Hafta sonu yurt çapında çıkan orman yangınları özellikle Ege bölgesi ve İzmir çevresinde yoğunlaştı. Ülkenin üçüncü büyük kentinde ancak üç günde kontrol altına alınabilen yangında yüzlerce hektar kül olurken, içlerinde bizlerin yüreklerinin de olduğu gibi, çok sayıda canlı yandı, zarar gördü.

Yaz aylarında hava sıcaklıklarının artmasıyla orman yangınları dünyada sıkça karşımıza çıkmaktadır. Ama aynı günde aynı saatlerde farklı bölgelerde başlayan yangınların, art niyetle ve belli amaçlarla çıkarıldığı açıktır. Bu katliama sebep olanlardan devlet ve kamuoyu mutlaka hesap sormalıdır ve rant uğruna bu gözü dönmüşlükleri yapanların ve sonuçlarından avanta sağlayacakların çanlarına ot tıkanmalıdır. Yangını çıkartanlara karşı alınan tedbirlerin eksikliği, yangını söndürmedeki yetersizliklerle birleşince ortaya büyük bir çaresizlik çıktı. Üç gün boyunca yangına uçakla müdahale edilememesi kamuoyunda bolca tartışıldı. 2010lu yılların başından beridir, kendi milli uçağını uçaracağını iddia eden bir ülkede, yangında uçakların motor arızası ve diğer sebeplerle havalanamaması tam bir çelişkiydi. Oysa Türkiye'de 35 yıldır yangın söndürme faaliyetlerini Türk Hava Kurumu gerçekleştiriyordu. Kurum, Avrupa'nın en büyük uçak yangın hava söndürme filosuna sahip. Fakat bu yıl yapılan ihaleyi kazanan özel helikopter şirketinin elinde hiç yangın söndürme uçağı bulunmuyordu. Bu sebeple yangınlara sadece helikopter ile müdahale edilebildi. Bu işin uzmanı değiliz ama devletin yangın söndürme gibi hayati bir konuyu ihale ile birilerine vermesi sizlere de garip gelmiyor mu?

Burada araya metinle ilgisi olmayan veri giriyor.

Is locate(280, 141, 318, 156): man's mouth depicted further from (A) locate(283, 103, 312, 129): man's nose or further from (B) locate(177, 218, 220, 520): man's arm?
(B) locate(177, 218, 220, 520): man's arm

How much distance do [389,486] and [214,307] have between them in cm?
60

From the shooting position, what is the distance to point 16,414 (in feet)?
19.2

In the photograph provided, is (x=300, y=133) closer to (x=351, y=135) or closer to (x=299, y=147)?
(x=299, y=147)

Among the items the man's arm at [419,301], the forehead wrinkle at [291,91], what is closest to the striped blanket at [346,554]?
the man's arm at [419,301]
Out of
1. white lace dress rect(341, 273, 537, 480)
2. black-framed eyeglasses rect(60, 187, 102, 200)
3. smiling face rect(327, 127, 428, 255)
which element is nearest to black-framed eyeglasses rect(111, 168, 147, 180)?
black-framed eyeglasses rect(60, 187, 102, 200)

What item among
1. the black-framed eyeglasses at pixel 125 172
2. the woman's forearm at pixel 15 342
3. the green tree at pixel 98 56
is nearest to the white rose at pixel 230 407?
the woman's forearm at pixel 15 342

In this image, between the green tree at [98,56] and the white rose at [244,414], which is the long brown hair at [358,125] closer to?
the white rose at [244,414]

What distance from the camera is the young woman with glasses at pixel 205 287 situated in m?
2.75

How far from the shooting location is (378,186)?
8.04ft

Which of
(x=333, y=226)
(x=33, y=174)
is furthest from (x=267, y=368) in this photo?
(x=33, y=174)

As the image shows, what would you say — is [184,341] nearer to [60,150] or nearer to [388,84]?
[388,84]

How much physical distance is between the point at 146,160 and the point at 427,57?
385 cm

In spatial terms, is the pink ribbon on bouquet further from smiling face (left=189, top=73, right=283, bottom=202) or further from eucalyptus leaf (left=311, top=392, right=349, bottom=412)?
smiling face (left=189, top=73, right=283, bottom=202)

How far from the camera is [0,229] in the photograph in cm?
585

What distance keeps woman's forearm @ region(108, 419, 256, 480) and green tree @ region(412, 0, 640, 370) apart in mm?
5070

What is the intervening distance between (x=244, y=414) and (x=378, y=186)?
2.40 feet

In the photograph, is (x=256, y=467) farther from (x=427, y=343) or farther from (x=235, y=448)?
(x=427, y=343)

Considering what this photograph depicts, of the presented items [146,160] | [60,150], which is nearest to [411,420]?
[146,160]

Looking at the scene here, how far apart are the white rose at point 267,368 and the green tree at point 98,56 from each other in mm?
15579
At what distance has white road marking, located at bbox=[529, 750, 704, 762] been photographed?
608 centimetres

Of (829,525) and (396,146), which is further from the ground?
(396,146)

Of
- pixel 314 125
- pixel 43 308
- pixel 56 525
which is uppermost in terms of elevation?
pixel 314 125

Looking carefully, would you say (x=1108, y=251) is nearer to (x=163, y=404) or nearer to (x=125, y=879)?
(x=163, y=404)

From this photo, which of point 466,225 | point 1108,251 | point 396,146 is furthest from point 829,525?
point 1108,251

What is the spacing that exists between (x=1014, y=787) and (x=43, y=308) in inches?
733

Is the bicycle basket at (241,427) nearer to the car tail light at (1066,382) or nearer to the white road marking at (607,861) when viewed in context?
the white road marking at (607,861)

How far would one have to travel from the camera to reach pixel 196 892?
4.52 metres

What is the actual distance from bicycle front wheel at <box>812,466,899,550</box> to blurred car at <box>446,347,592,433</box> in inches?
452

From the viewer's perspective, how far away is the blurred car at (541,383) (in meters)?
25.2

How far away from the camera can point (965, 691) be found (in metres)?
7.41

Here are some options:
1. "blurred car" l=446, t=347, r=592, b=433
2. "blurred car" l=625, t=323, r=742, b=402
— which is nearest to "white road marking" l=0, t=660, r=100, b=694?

THK'nın eski başkanı Erdoğan Karakuş, uçakların yangın bölgesine helikopterlerden üç kat daha hızlı ulaşabileceğini ve daha yüksek su boşaltma kapasiteleriyle söndürme işleminde çok daha etkili olabileceğini vurguladı.
Karakuş, 2002'de Marmaris'te yaşanan yangına dair bir örnek vererek söndürme işleminde uçakların önemini şöyle açıkladı: "2002'de Marmaris'teki bir orman yangınında Bakanlık sadece helikopterleri denemek istedi. Beni arayıp 'THK uçakları bu yangına karışmasın' dediler. Marmaris tam üç gün yandı ve alevler kontrol edilemeyince bizi yeniden göreve çağırdılar. Biz müdahale edince söndürdük. Tam 165 yangına uçaklarımızla müdahale ettik ve tamamını kısa sürede söndürdük." Siz dostlarıma sormak istiyorum, bir yangına müdahaleyi, başka bir yöntemi denemek için engellemeyi aklınız alıyor mu?

Şimdi yaraları sarma ve bu talana karşı uyanık olup, dirençli olma zamanı. Yangında orman vasfını yitirmiş arazilerin akıbeti, bu katliam gibi yangınlarda can vermiş canlıların namusu adına bize yüklenmeli. Hepimiz, aylar, yıllar geçse de, bu arazilerin namus bekçileri olmalıyız. Bu alanların yeniden yeşillendirilmesi, hepimizin tabiat anaya ve vicdanlarımıza karşı bir borcu olmalıdır.